En alchimie c'est un image forte du chercheur qui a reconnu la voie à suivre.

L'alchimiste Fulcanelli écrit, citant l'Exode, XVII, 6 : "Sur le conseil de l’Eternel, Moïse, par trois fois, frappa de sa verge le rocher Horeb, et une source d’eau vive jaillit de la pierre aride".

Cette scène est complétée par l'arbre posé devant la roche ouverte car fendue. Un serpent s'enroule sur l'arbre. Dans le récit biblique Eve est tentée par le serpent, enroulé sur l'arbre de la Connaissance du bien et du mal. Il lui en offre le fruit défendu.

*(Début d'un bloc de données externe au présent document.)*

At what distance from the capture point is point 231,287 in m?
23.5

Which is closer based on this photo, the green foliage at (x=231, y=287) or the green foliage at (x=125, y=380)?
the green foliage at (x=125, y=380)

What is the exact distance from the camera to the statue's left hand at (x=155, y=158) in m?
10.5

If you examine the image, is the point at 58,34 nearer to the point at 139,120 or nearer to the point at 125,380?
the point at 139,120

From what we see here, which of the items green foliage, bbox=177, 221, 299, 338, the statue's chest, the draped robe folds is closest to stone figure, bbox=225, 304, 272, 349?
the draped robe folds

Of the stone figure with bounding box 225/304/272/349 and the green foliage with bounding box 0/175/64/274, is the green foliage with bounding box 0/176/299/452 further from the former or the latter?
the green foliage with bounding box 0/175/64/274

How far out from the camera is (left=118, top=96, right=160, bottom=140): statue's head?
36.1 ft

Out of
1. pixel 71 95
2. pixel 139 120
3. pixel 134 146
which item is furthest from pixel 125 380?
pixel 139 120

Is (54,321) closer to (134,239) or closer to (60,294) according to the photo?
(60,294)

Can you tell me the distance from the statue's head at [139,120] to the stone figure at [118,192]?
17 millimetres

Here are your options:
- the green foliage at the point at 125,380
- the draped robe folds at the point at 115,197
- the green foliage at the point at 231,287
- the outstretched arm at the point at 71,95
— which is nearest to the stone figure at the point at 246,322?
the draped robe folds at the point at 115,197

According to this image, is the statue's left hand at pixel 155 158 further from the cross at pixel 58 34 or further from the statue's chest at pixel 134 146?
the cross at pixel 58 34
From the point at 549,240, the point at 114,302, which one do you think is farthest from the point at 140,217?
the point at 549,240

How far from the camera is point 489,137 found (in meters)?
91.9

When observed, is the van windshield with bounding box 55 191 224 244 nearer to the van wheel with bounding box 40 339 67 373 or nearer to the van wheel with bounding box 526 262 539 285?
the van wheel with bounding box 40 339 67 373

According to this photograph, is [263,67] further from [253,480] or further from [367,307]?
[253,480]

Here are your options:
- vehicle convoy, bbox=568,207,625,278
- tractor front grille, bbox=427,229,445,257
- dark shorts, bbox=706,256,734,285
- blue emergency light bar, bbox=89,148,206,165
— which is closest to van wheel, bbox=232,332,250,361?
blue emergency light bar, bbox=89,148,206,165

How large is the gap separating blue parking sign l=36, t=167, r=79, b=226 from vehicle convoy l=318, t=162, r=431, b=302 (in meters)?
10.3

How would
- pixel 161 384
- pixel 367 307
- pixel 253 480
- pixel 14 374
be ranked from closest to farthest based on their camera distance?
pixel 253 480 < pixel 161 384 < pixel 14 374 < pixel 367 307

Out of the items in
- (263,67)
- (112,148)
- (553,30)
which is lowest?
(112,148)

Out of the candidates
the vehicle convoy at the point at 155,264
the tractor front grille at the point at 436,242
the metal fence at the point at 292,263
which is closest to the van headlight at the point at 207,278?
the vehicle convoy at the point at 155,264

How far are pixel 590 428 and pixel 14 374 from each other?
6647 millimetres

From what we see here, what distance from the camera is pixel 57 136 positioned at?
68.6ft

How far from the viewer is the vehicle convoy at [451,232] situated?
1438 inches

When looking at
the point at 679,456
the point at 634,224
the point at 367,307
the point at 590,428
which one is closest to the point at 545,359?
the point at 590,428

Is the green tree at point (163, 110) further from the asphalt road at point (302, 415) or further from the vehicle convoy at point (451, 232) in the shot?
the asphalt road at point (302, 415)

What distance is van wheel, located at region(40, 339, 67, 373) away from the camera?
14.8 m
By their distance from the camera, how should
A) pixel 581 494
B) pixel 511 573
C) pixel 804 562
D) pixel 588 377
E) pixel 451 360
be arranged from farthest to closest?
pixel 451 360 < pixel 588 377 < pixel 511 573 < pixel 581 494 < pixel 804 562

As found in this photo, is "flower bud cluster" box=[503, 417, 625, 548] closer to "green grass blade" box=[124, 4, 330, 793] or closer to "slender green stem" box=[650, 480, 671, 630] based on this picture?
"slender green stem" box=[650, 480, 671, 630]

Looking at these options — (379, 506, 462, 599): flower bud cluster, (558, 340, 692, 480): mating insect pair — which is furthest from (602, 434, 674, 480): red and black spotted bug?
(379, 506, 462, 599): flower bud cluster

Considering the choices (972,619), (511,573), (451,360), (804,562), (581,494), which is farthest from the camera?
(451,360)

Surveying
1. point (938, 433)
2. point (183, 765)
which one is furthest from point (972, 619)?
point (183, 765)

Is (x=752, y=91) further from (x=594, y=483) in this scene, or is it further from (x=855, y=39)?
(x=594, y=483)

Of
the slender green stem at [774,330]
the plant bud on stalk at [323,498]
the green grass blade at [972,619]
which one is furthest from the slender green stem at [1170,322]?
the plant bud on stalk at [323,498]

Si la source jaillissant d'une roche aride est une figure de la voie en alchimie, cette même source jaillit également du pied d'un vieux chêne creux. Fulcanelli commente, ainsi : "L’artiste a cheminé longtemps; il a erré par les voies fausses et les chemins douteux, mais sa joie éclate enfin ! Le ruisseau d’eau vive coule à ses pieds. Il sourd, en bouillonnant, du vieux chêne creux. Notre Adepte a frappé le but. Aussi, dédaignant l’arc et les flèches avec lesquelles, à l’instar de Cadmus, il transperça la dragon, il regarde ondoyer la source limpide dont la vertu dissolvante et l’essence volatile lui sont attestées par un oiseau perché sur l’arbre".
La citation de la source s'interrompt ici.